**Your task**
All entries below are to be set down again, identical to the source.

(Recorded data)
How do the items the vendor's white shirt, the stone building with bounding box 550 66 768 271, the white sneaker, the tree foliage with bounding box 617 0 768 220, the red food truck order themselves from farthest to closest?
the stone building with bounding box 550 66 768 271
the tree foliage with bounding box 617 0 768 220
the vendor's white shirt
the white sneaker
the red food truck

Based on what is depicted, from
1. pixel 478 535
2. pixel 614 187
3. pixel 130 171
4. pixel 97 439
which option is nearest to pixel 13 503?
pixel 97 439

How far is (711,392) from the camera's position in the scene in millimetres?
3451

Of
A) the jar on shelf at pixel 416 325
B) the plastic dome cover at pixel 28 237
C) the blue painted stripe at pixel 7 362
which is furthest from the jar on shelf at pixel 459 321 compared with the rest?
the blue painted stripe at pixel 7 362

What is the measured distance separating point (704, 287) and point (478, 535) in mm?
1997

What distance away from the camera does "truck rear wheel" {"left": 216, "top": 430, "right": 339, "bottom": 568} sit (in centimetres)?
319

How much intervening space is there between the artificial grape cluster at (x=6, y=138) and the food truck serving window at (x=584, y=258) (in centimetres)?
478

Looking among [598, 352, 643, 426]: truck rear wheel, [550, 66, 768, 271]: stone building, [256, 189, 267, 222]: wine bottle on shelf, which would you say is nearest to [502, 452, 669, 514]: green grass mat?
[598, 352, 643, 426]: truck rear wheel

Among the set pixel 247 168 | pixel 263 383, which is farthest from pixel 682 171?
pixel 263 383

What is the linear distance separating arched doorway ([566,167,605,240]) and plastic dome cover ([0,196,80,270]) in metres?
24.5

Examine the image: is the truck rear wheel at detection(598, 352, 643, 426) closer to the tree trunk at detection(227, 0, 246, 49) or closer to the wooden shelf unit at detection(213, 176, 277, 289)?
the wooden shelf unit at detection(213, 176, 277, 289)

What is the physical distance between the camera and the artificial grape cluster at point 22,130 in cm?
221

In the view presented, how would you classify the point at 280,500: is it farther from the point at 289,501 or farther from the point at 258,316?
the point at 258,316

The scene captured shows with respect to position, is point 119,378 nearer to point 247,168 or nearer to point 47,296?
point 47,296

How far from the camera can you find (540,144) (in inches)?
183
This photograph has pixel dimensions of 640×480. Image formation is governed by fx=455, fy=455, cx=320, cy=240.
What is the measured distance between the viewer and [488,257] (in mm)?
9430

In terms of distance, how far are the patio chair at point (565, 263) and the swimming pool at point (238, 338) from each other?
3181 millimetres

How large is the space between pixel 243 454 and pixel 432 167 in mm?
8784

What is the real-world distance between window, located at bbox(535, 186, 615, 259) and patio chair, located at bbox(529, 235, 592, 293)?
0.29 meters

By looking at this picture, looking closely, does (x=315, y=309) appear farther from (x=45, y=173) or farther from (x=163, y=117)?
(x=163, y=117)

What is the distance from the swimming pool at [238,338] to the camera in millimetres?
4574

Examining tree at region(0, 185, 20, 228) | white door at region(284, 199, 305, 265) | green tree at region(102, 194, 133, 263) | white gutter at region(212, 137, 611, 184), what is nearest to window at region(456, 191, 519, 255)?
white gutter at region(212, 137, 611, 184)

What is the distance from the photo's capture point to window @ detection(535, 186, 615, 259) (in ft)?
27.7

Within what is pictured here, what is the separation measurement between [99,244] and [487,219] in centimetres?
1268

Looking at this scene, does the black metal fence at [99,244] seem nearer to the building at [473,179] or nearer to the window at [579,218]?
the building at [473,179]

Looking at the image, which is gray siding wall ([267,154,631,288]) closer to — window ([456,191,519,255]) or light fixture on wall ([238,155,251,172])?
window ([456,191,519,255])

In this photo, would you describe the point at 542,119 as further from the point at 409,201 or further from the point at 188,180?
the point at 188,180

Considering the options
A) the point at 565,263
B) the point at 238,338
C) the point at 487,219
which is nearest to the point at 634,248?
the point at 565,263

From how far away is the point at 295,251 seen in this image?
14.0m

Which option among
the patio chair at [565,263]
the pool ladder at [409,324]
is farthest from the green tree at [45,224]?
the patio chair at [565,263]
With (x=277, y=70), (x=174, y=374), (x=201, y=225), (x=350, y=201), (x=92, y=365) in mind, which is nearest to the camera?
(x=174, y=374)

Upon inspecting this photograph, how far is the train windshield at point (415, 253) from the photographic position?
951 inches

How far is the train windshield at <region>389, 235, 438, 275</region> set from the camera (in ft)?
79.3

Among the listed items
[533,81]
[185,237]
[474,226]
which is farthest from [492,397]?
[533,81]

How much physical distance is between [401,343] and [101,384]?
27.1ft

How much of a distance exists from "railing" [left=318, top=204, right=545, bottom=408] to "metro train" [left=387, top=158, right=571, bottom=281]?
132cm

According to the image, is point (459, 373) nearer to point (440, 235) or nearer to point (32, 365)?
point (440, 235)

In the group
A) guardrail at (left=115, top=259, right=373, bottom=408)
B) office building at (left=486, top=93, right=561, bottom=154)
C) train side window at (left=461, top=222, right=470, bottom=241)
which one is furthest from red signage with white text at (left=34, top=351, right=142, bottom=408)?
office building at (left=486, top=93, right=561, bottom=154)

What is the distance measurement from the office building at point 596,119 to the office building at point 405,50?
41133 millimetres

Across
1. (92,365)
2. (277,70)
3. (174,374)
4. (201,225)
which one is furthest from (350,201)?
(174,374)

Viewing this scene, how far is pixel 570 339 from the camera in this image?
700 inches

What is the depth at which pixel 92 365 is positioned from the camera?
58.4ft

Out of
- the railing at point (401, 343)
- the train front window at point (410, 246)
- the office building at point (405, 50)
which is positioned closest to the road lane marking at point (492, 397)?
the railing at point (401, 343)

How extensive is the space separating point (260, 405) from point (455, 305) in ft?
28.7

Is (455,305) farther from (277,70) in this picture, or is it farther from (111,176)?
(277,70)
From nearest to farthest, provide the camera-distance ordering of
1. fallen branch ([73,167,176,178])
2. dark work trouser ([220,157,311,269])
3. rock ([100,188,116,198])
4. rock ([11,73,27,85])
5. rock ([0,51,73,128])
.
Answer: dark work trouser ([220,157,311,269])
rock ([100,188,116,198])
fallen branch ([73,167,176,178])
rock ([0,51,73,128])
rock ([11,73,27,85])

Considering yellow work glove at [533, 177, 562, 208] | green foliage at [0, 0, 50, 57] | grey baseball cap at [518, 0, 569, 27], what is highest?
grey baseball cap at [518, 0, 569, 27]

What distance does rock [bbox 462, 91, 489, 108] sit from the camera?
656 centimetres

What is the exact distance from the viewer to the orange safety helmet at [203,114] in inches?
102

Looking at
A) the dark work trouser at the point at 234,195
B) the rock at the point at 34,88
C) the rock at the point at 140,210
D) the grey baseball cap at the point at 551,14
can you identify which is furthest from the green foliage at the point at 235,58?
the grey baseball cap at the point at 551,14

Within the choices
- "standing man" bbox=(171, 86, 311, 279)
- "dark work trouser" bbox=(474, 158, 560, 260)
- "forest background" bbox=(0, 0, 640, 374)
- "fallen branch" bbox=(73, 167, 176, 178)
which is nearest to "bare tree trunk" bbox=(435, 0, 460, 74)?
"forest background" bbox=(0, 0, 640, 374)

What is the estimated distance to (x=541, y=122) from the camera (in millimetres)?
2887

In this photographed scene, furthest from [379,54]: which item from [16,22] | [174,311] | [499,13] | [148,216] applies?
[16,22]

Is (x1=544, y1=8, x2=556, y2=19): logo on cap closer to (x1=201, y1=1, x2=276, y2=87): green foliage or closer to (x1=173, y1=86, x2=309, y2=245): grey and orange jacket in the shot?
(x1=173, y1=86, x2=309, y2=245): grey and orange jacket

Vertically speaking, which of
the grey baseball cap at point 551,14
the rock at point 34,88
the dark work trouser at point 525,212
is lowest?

**In response**
How do the items the vendor's white shirt, the stone building with bounding box 550 66 768 271, the white sneaker, the tree foliage with bounding box 617 0 768 220, the red food truck order themselves from farthest to closest?
the stone building with bounding box 550 66 768 271
the tree foliage with bounding box 617 0 768 220
the vendor's white shirt
the white sneaker
the red food truck

Based on what is depicted, from
1. pixel 478 535
2. pixel 614 187
3. pixel 130 171
4. pixel 97 439
which option is nearest to pixel 13 503?
pixel 97 439

How far is (711,392) from the camera's position in the scene in millimetres?
3451

Of
A) the jar on shelf at pixel 416 325
B) the plastic dome cover at pixel 28 237
C) the blue painted stripe at pixel 7 362
which is furthest from the jar on shelf at pixel 459 321 compared with the rest?
the blue painted stripe at pixel 7 362

What is the measured distance separating point (704, 287) and point (478, 535) in mm?
1997

What distance away from the camera does "truck rear wheel" {"left": 216, "top": 430, "right": 339, "bottom": 568} sit (in centimetres)?
319

How much intervening space is there between the artificial grape cluster at (x=6, y=138) and the food truck serving window at (x=584, y=258) (in centimetres)?
478

Looking among [598, 352, 643, 426]: truck rear wheel, [550, 66, 768, 271]: stone building, [256, 189, 267, 222]: wine bottle on shelf, which would you say is nearest to [502, 452, 669, 514]: green grass mat?
[598, 352, 643, 426]: truck rear wheel

Among the set pixel 247 168 | pixel 263 383, which is farthest from pixel 682 171?
pixel 263 383

What is the linear distance separating arched doorway ([566,167,605,240]) and plastic dome cover ([0,196,80,270]) in metres?
24.5

Examine the image: is the truck rear wheel at detection(598, 352, 643, 426) closer to the tree trunk at detection(227, 0, 246, 49) or closer to the wooden shelf unit at detection(213, 176, 277, 289)?
the wooden shelf unit at detection(213, 176, 277, 289)

What is the physical distance between the camera and the artificial grape cluster at point 22,130 in cm?
221

In the view presented, how would you classify the point at 280,500: is it farther from the point at 289,501 or farther from the point at 258,316?
the point at 258,316

The scene captured shows with respect to position, is point 119,378 nearer to point 247,168 or nearer to point 47,296?
point 47,296

How far from the camera can you find (540,144) (in inches)?
183
This photograph has pixel dimensions of 640×480. Image formation is governed by fx=455, fy=455, cx=320, cy=240.
What is the measured distance between the viewer and [488,257] (in mm)?
9430

In terms of distance, how far are the patio chair at point (565, 263) and the swimming pool at point (238, 338) from each other?
3181 millimetres

How large is the space between pixel 243 454 and pixel 432 167 in mm?
8784

What is the real-world distance between window, located at bbox(535, 186, 615, 259) and patio chair, located at bbox(529, 235, 592, 293)?
0.29 meters

By looking at this picture, looking closely, does (x=315, y=309) appear farther from (x=45, y=173) or farther from (x=163, y=117)?
(x=163, y=117)

What is the distance from the swimming pool at [238,338] to the camera in millimetres?
4574

Examining tree at region(0, 185, 20, 228) | white door at region(284, 199, 305, 265) | green tree at region(102, 194, 133, 263) | white gutter at region(212, 137, 611, 184), what is nearest to window at region(456, 191, 519, 255)?
white gutter at region(212, 137, 611, 184)

What is the distance from the photo's capture point to window @ detection(535, 186, 615, 259) (in ft)?
27.7

Within what is pictured here, what is the separation measurement between [99,244] and [487,219] in centimetres?
1268

Looking at this scene, does the black metal fence at [99,244] seem nearer to the building at [473,179] or nearer to the window at [579,218]?
the building at [473,179]

Looking at the image, which is gray siding wall ([267,154,631,288]) closer to — window ([456,191,519,255]) or light fixture on wall ([238,155,251,172])?
window ([456,191,519,255])

In this photo, would you describe the point at 542,119 as further from the point at 409,201 or further from the point at 188,180?
the point at 188,180

Considering the options
A) the point at 565,263
B) the point at 238,338
C) the point at 487,219
which is nearest to the point at 634,248?
the point at 565,263

From how far away is the point at 295,251 seen in this image?
14.0m

Which option among
the patio chair at [565,263]
the pool ladder at [409,324]
is farthest from the green tree at [45,224]?
the patio chair at [565,263]
With (x=277, y=70), (x=174, y=374), (x=201, y=225), (x=350, y=201), (x=92, y=365) in mind, which is nearest to the camera?
(x=174, y=374)

Upon inspecting this photograph, how far is the train windshield at point (415, 253) from the photographic position?
951 inches

How far is the train windshield at <region>389, 235, 438, 275</region> set from the camera (in ft)?
79.3

Among the listed items
[533,81]
[185,237]
[474,226]
which is farthest from [492,397]?
[533,81]

How much physical distance is between [401,343] and [101,384]?
27.1ft

How much of a distance exists from "railing" [left=318, top=204, right=545, bottom=408] to "metro train" [left=387, top=158, right=571, bottom=281]?
132cm

According to the image, is point (459, 373) nearer to point (440, 235) or nearer to point (32, 365)?
point (440, 235)

In the group
A) guardrail at (left=115, top=259, right=373, bottom=408)
B) office building at (left=486, top=93, right=561, bottom=154)
C) train side window at (left=461, top=222, right=470, bottom=241)
which one is furthest from red signage with white text at (left=34, top=351, right=142, bottom=408)?
office building at (left=486, top=93, right=561, bottom=154)

What is the distance measurement from the office building at point 596,119 to the office building at point 405,50?
41133 millimetres

Across
1. (92,365)
2. (277,70)
3. (174,374)
4. (201,225)
which one is furthest from (350,201)?
(174,374)

Viewing this scene, how far is pixel 570 339 from the camera in this image?
700 inches

What is the depth at which pixel 92 365 is positioned from the camera?
58.4ft

Out of
- the railing at point (401, 343)
- the train front window at point (410, 246)
- the office building at point (405, 50)
which is positioned closest to the road lane marking at point (492, 397)?
the railing at point (401, 343)

How extensive is the space separating point (260, 405) from point (455, 305) in ft?
28.7

Is (455,305) farther from (277,70) in this picture, or is it farther from (111,176)?
(277,70)
From nearest to farthest, provide the camera-distance ordering of
1. fallen branch ([73,167,176,178])
2. dark work trouser ([220,157,311,269])
3. rock ([100,188,116,198])
4. rock ([11,73,27,85])
5. rock ([0,51,73,128])
.
Answer: dark work trouser ([220,157,311,269])
rock ([100,188,116,198])
fallen branch ([73,167,176,178])
rock ([0,51,73,128])
rock ([11,73,27,85])

Considering yellow work glove at [533, 177, 562, 208] | green foliage at [0, 0, 50, 57] | grey baseball cap at [518, 0, 569, 27], what is highest?
grey baseball cap at [518, 0, 569, 27]

What distance does rock [bbox 462, 91, 489, 108] sit from the camera?
656 centimetres

What is the exact distance from the viewer to the orange safety helmet at [203,114] in inches?
102

Looking at
A) the dark work trouser at the point at 234,195
B) the rock at the point at 34,88
C) the rock at the point at 140,210
D) the grey baseball cap at the point at 551,14
can you identify which is furthest from the green foliage at the point at 235,58?
the grey baseball cap at the point at 551,14

Within the choices
- "standing man" bbox=(171, 86, 311, 279)
- "dark work trouser" bbox=(474, 158, 560, 260)
- "forest background" bbox=(0, 0, 640, 374)
- "fallen branch" bbox=(73, 167, 176, 178)
which is nearest to "bare tree trunk" bbox=(435, 0, 460, 74)?
"forest background" bbox=(0, 0, 640, 374)

What is the estimated distance to (x=541, y=122) from the camera (in millimetres)?
2887

In this photographed scene, furthest from [379,54]: which item from [16,22] | [174,311] | [499,13] | [148,216] applies?
[16,22]

Is (x1=544, y1=8, x2=556, y2=19): logo on cap closer to (x1=201, y1=1, x2=276, y2=87): green foliage or closer to (x1=173, y1=86, x2=309, y2=245): grey and orange jacket in the shot?
(x1=173, y1=86, x2=309, y2=245): grey and orange jacket

Vertically speaking, which of
the grey baseball cap at point 551,14
the rock at point 34,88
the dark work trouser at point 525,212
is lowest?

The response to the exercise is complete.